More recently, other
Campylobacter species have been identified to play a role in postinfectious IBS. Nielsen and colleagues reported patients infected with
C. jejuni,
C. coli, and
C. concisus to be more likely to develop IBS symptoms at 6 months postinfection (
23). In a follow-up study, they assessed the risk of postinfectious IBS associated with
C. concisus and found that patients with gastroenteritis associated with
C. concisus carried a 25% risk of developing IBS (
168).
Similar to the case for IBS, a number of studies have provided evidence for an association between
Campylobacter infection and a risk of postinfectious FD. A meta-analysis of 19 studies found that following infections with several pathogens, including
C. jejuni,
Salmonella spp.,
Escherichia coli O157,
Giardia lamblia, and norovirus, the prevalences of postinfectious FD were 9.6 and 30.5% in adults and children, respectively (
157). Consistent with these findings, Ford and colleagues reported the odds ratio (OR) of postinfectious FD to be 2.30 (95% confidence interval [CI], 1.63 to 3.26) in a cohort study following a waterborne outbreak of infections with
Campylobacter species and
E. coli O157 (
158). In addition, a recent study by Porter and colleagues reported the relative risk of
Campylobacter-associated FD among active-duty U.S. military personnel with acute gastroenteritis from 1998 to 2009 to be 2.0 (95% CI, 1.3 to 3.0) (
159).
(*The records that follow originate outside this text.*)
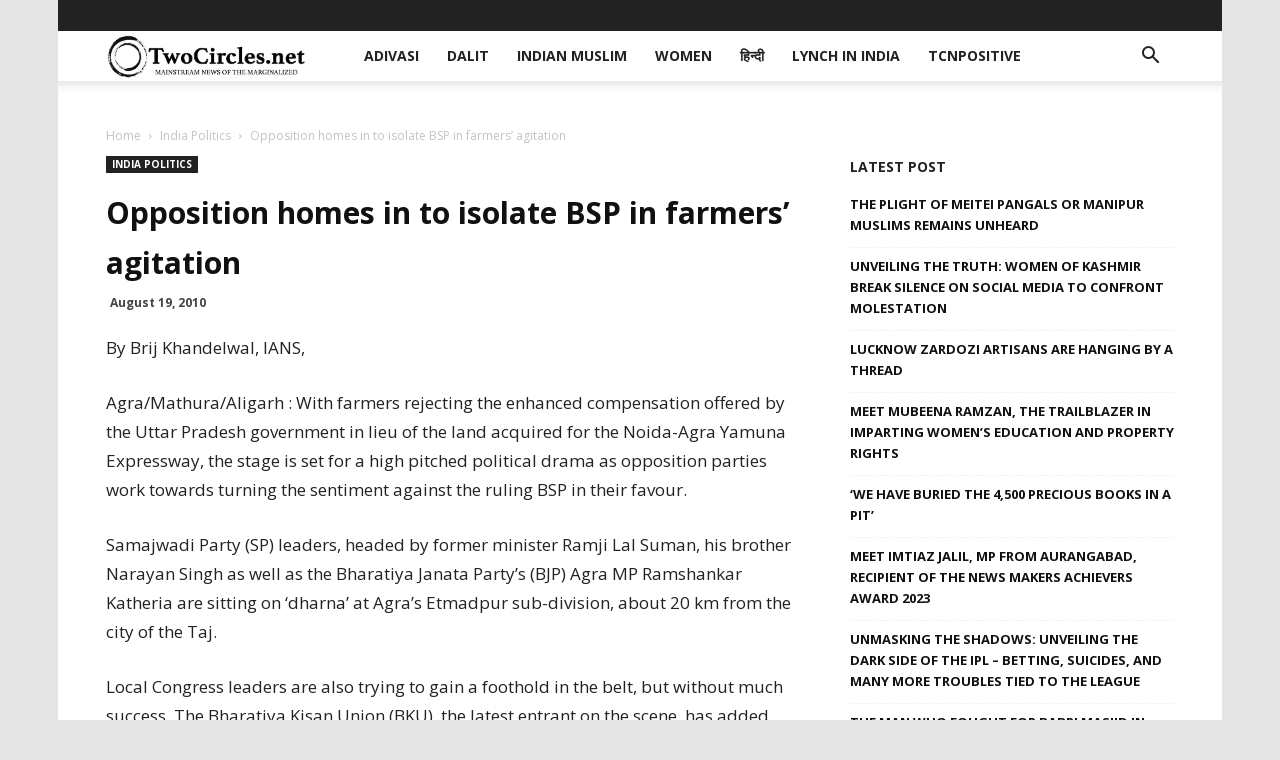

--- FILE ---
content_type: text/html; charset=UTF-8
request_url: https://twocircles.net/wp-admin/admin-ajax.php?td_theme_name=Newspaper&v=9.7.2
body_size: -540
content:
{"216643":20}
Of particular interest,
Campylobacter species and
E. coli O157 can be identified in blood tests and stool cultures from postinfectious FD patients (
157). Overall, there is good evidence to suggest a link between
Campylobacter infection and IBS or FD.
Colorectal Cancer
Increasing evidence indicates that dysbiosis of the gut microbiota contributes to the development of colorectal cancer. Currently, due to a lack of epidemiological studies, evidence supporting a role for
Campylobacter species in colorectal cancer is very limited. However, a recent study by Warren and colleagues, investigating metatranscriptome data obtained from colorectal cancer and control tissues, demonstrated that
Campylobacter species, predominantly
C. showae, coaggregate with
Fusobacterium and
Leptotrichia species (
169). This finding is of particular interest because previous studies have shown that
Fusobacterium species are overrepresented in colorectal tumors compared to control specimens (
170,
171). As part of their study, Warren and colleagues isolated a novel
C. showae strain (CC57C) from colorectal cancer tissue, which they showed harbored a number of potential virulence genes, including a VirB10/D4 type IV secretion system. Furthermore,
in vitro assays showed that this strain aggregates with another tumor strain of
Fusobacterium nucleatum (CC53) (
169). Based on these findings, Warren and colleagues raised the possibility that a Gram-negative anaerobic bacterial population comprising
Campylobacter and
Fusobacterium might be associated with colorectal cancer (
169). Consistent with this, a study by Wu and colleagues (
172) which used culture-independent pyrosequencing and reverse transcription-quantitative PCR (RT-qPCR) reported a specific microbial profile, characterized by significant increases in
Bacteroides,
Enterococcaceae,
Fusobacterium, and
Campylobacter species, to be associated with colorectal cancer. Although these studies provide an indication that
Campylobacter species are present in patients with colorectal cancer, further studies will be required to determine if any relationship between
Campylobacter and the development of colorectal cancer exists.